1 de set. de 2012

MARTINI E O CRISTIANISMO ABERTO

Faleceu ontem (31/08) o cardeal jesuíta Carlo Maria Martini, destaque entre os católicos progressistas. O último contraponto à doutrina oficial foi a recusa ao prolongamento artificial de sua própria vida. Era um religioso que se atrevia a pensar: criticou em 2008 a encíclica "Humanae Vitae" do papa Paulo VI, que rejeitava a contracepção, considerando que a Igreja se "afastou muito das pessoas". Considerava também que uma "evolução" no âmbito do celibato dos padres era possível, sem que a Igreja de Roma renunciasse inteiramente ao tema, o que teria "consequências mais negativas que positivas".

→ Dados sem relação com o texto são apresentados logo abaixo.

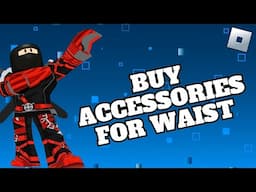 How to Buy Accessories for Waist in Roblox 2024?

Amigo pessoal de João Paulo II, discordou dele em algumas questões, sobretudo morais. Trocou correspondência pública com o escritor ateu Umberto Eco, sobre a fé. Em 1999 "teve um sonho": convocar um novo Concílio, um Vaticano III, porque achava que o Vaticano II já estava obsoleto. Em 2007 afirmou que não realizaria a missa em latim, quando foi autorizada novamente pela Igreja sob o papado de Bento XVI. O cardeal também levantou objeções ao livro Jesus de Nazaré, do atual papa, e defendeu posições abertas com relação à bioética e à união de divorciados e de gays.

Ao mesmo tempo, foi um homem de Igreja, cultor da "Palavra de Deus", da meditação, da oração, da eucaristia. Martini nasceu em 1927, em Milão, na Itália. Entrou para a Companhia de Jesus em 1944 e foi ordenado presbítero em 1952. Formado em Teologia pela Universidade Gregoriana de Roma, em 1958, foi depois reitor desta Universidade. Desde 1962, foi também professor e diretor do Pontifício Instituto Bíblico, em Roma. Tornou-se arcebispo de Milão em 1979 e em 1983 foi nomeado cardeal pelo papa João Paulo II. Durante sua atuação no episcopado milanês, desenvolveu intensa atividade pastoral, muito especialmente no diálogo com a sociedade secularizada, os não crentes e as outras religiões.

Martini terminou sua vida em uma modesta acomodação na comunidade dos jesuítas em Gallarate, na Itália, onde no último dia 8 de agosto ainda declarou que a Igreja, em relação ao mundo, "está atrasada uns 200 anos e precisa se sacudir"."... Aconselho o papa e os bispos a procurar 12 pessoas fora de série para os postos de direção. Pessoas que estejam perto dos pobres e que estejam cercadas por jovens e que experimentam coisas novas. Precisamos do confronto com pessoas que ardem, de modo que o espírito possa se difundir por toda parte", reiterou.

Veja aqui a sua última entrevista.
Leia mais aqui, no artigo que Faustino Teixeira
escreveu quando o cardeal Martini se despediu de sua coluna no jornal.
E descubra aqui, com o Conselho Federal de Medicina, porque Martini dissentiu da posição
oficial da Igreja de Roma sobre bioética.

Um comentário:

  1. “O padre Karl Rahner usava de bom grado a imagem das brasas que se escondem sob as cinzas. Eu vejo na Igreja de hoje tantas cinzas sobre as brasas que muitas vezes me assola uma sensação de impotência. Como se pode livrar as brasas das cinzas de modo a revigorar a chama do amor? Em primeiro lugar, devemos procurar essas brasas. Onde estão as pessoas individuais cheias de generosidade como o bom samaritano? Que têm fé como o centurião romano? Que são entusiastas como João Batista? Que ousam o novo como Paulo? Que são fiéis como Maria de Mágdala? (...) A Igreja deve reconhecer os próprios erros e deve percorrer um caminho radical de mudança, começando pelo papa e pelos bispos. Os escândalos da pedofilia nos levam a tomar um caminho de conversão. As questões sobre a sexualidade e sobre todos os temas que envolvem o corpo são um exemplo disso. Estes são importantes para todos e, às vezes, talvez, são até importantes demais. Devemos nos perguntar se as pessoas ainda ouvem os conselhos da Igreja em matéria sexual. A Igreja ainda é uma autoridade de referência nesse campo ou somente uma caricatura na mídia?” (Carlo Maria Martini, Diálogos Noturnos em Jerusalém: sobre o risco da fé, editado pela Paulus/PUC-RJ em 2008).